Imagine that some old school British comic sitcom stars decided to take over Saturday Night Live and do the entire episode as a Law and Order spoof. The result I imagine would be something very much like The Department of Sensitive Crimes. I’ve read a few of Alexander McCall Smith’s Lady Detective series, and the tone and style are both similar yet different. The humor is really understated, and the plot and overall style are kind of generally meandering.
To quote the inside fly-leaf: “In the Swedish Criminal Justice system, certain cases are considered especially strange and difficult. In Malmö, the dedicated detectives who investigate these crimes are members of an elite squad known as the Sensitive Crimes Division. These are their stories.” This illustrates the premise, and the humor. Actually, this is slightly funnier than any of the humorous moments in the books, especially if you can do it in the voice-over announcer voice.
Ulf Varg is the lead detective, and along with Anna Bergesdotter, Carl Holgersson, and Erik Nykvist, he investigates crimes like someone getting stabbed in the back of the knee, a college student’s imaginary boyfriend’s disappearance that turns into a different case, and a possible werewolf disturbance at a resort-spa. Ulf’s name, which translates as Wolf Wolf, gets brought up repeatedly, he and Anna kinda like each other but she’s married and he’s not willing to go there, Carl doesn’t get much page time but apparently does all the paperwork and bureaucratic stuff that keeps everything going, and Erik doesn’t really like to work, preferring to dream about his retirement to be spent fishing. Ulf and Anna seem to spend a good bit of time in the coffee ship across the street from the office.

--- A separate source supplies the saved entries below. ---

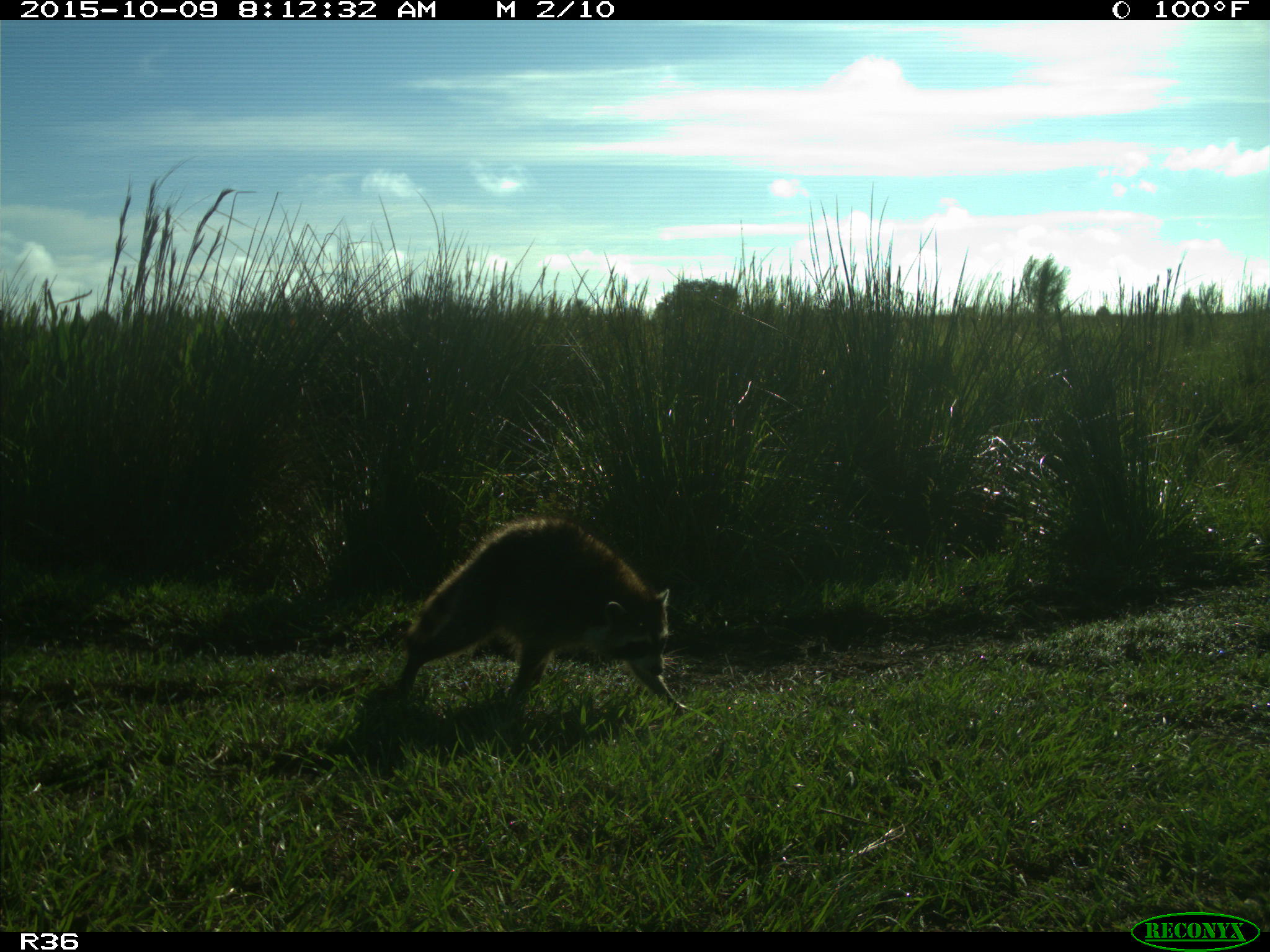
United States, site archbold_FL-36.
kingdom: Animalia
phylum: Chordata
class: Mammalia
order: Carnivora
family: Procyonidae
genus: Procyon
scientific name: Procyon lotor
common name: common raccoon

Much in the manner of Law and Order, crimes get solved but there’s almost always a catch like the culprit had a really good reason for their action, or nothing really criminal actually happened, or some other form of mild inconclusiveness. In contrast though, there is not a lot of detecting going on, mostly just a few interviews and internal musings.
Even the sides stories are a little blah, as in Ulf’s dog seems to get sick, gets put on an anti-depressant, and seems to improve. Why all this needs an entire chapter and what it has to do with anything in the main story is unclear, yet it’s part of the novel anyways. I’m all for saving the doggy, but even for the stereotypical Scandinavian ennui and existentialism, this just does not compute.
It’s not a bad read overall, but it’s just not all that entertaining or interesting either.